■ Material to process
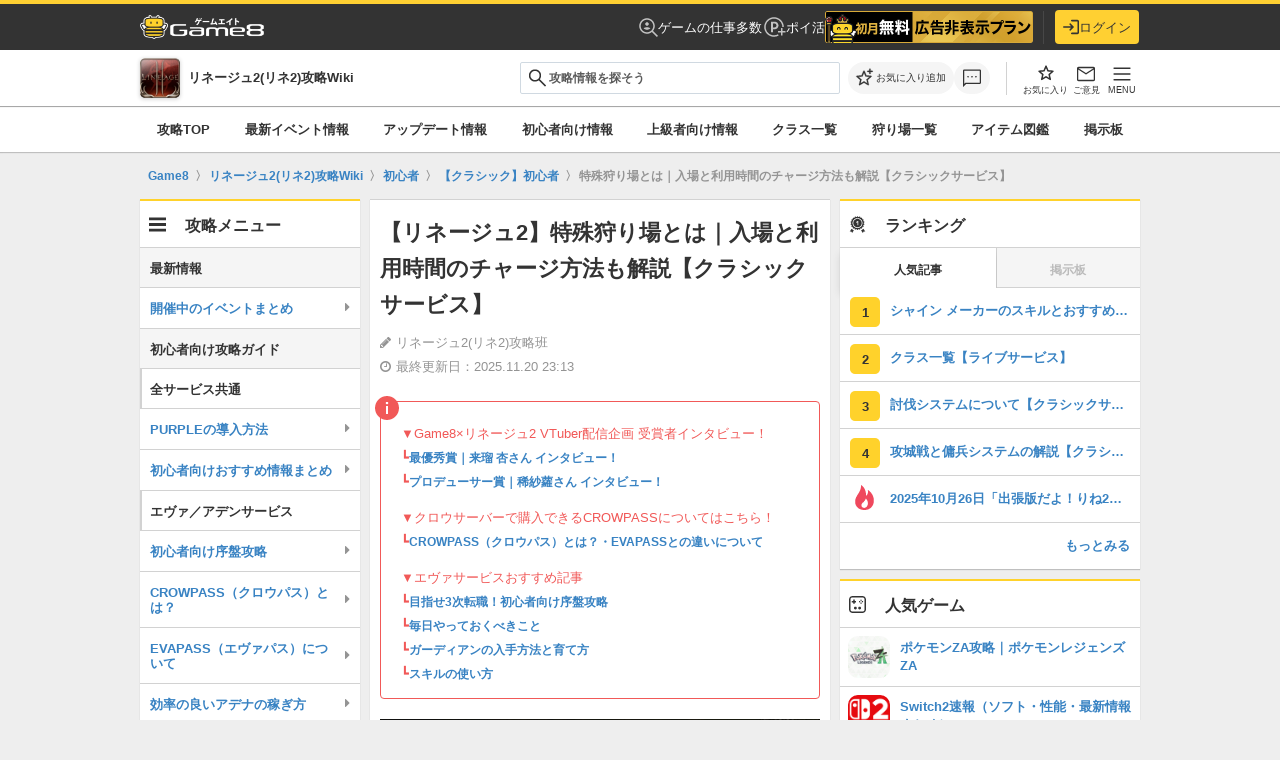

--- FILE ---
content_type: application/javascript
request_url: https://score.im-apps.net/v1/fraud?escvid=100&imid=&callback=im1769809966574
body_size: 283
content:
im1769809966574({"score": 0.0, "escvid": 100})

■ Directions for this task
From the line holding "body_size: 283" to the last line of the data above, copy every line exactly and include nothing more.

■ Solution
body_size: 283
content:
im1769809966574({"score": 0.0, "escvid": 100})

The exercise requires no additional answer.